M/s. Hasanali Khanbhai & Sons and Ors. Vs. State of Gujarat
Land Acquisition Act, 1894 :
Section 23 – Market value of land – Determination of just and fair value – Principles reiterated – It is settled law that instead of proceeding on the feats of imagination the Court has to sit in the arm-chair of a prudent purchaser and then consider whether a prudent purchaser would be willing to purchase such a large extent of land and if so at what price.
… When the lands are sought to be used for building purposes, admittedly the entire land cannot be used for building purposes without providing roads, drainage, electricity and other civic amenities for which necessary deduction of 1/3rd should also be made as held in a catena of decisions of this Court.
It is seen that when a large track of land of 7 acres and 28 gunthas was purchased by the claimant owners in 1956 at Rs.251 per acre, in 1960 when the notification was issued what would be the reasonable and probable price which a reasonable prudent purchaser would offer when a large track of land is offered for sale in open market. In this case, neighbouring land was sold at the rate of Rs.960/- per acre in 1960 as against the price which is paid in 1956 at the rate of Rs.251/- per acre. In 1956, he himself valued and assessed the land that it has potentiality at the rate of Rs.251/- per acre. It is settled law that instead of proceeding on the feats of imagination the Court has to sit in the arm-chair of a prudent purchaser and then consider whether a prudent purchaser would be willing to purchase such a large extent of land and if so at what price. In this case, having considered the situation of the land being far away from the outer municipal limits though situated near about the railway line, that itself would be a factor to be taken into consideration in determining the market value. Added to that, there is a possibility to impose statutory restrictions to develop the lands for building purposes. No prudent purchaser would ordinarily purchase such large extent of land, at the rate for which the small extents of lands are sold in plots. True that the purchasers hazarded to purchase lands in the neighbouring survey numbers and have taken grave risk. But it would not be a safe guide to adopt the same price offered by them. Considered from this perspective and from the totality of facts on record, we are of the view that the High Court was well justified in deducting 60% of the value and giving Rs.4/- per sq. yard. Accordingly, we do not find any justification warranting interference. (Paras 4 and 5)
2. Chimanlal Hargovingdas v. Special Land Acquisition Officer, Poona & Ors., 1988 (3) SCC 751. (Para 2)

— Stored data —
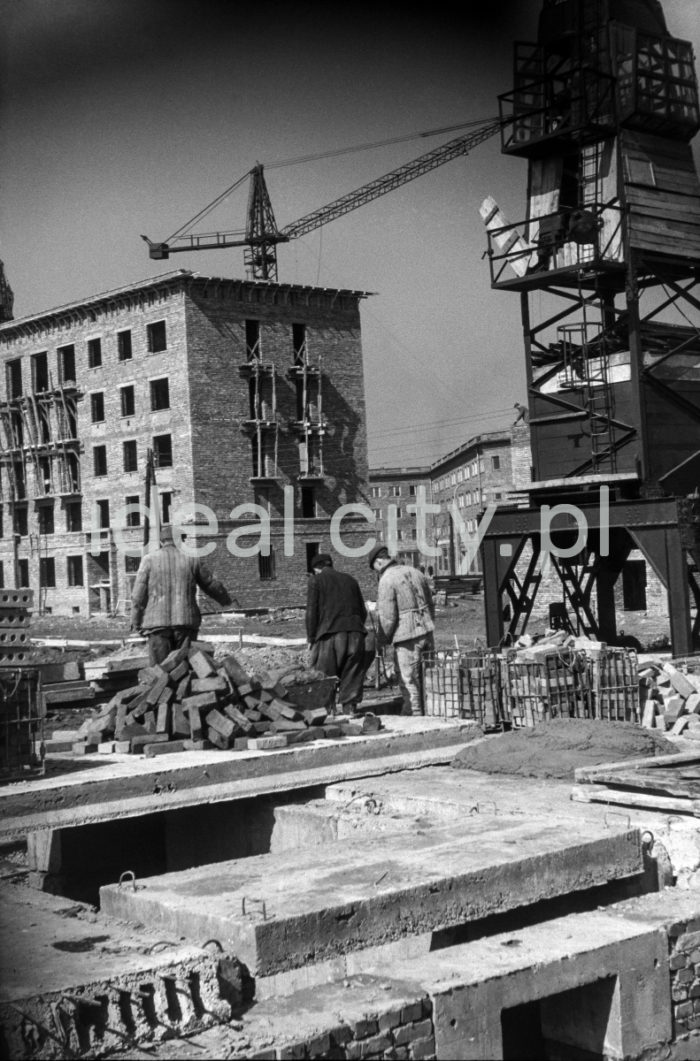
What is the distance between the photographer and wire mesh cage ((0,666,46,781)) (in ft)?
27.2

— Written instruction 1 —
Answer these from the judgment excerpt:
(a) What fraction should be deducted for roads, drainage, electricity and other civic amenities?
(b) At what rate per acre was neighbouring land sold in 1960?
(c) What percentage of the value did the High Court deduct?
— Written instruction 2 —
Duplicate the passage of the judgment excerpt starting at "M/s. Hasanali Khanbhai" and ending at "of this Court.".
— Written instruction 3 —
Translate this sentence from the judgment excerpt into Spanish: "Accordingly, we do not find any justification warranting interference."
The listing above is separate material and is not part of the judgment excerpt.

— Complete response 1 —
(a) 1/3rd
(b) Rs.960/- per acre
(c) 60%

— Complete response 2 —
M/s. Hasanali Khanbhai & Sons and Ors. Vs. State of Gujarat
Land Acquisition Act, 1894 :
Section 23 – Market value of land – Determination of just and fair value – Principles reiterated – It is settled law that instead of proceeding on the feats of imagination the Court has to sit in the arm-chair of a prudent purchaser and then consider whether a prudent purchaser would be willing to purchase such a large extent of land and if so at what price.
… When the lands are sought to be used for building purposes, admittedly the entire land cannot be used for building purposes without providing roads, drainage, electricity and other civic amenities for which necessary deduction of 1/3rd should also be made as held in a catena of decisions of this Court.

— Complete response 3 —
Por consiguiente, no encontramos ninguna justificación que amerite una intervención.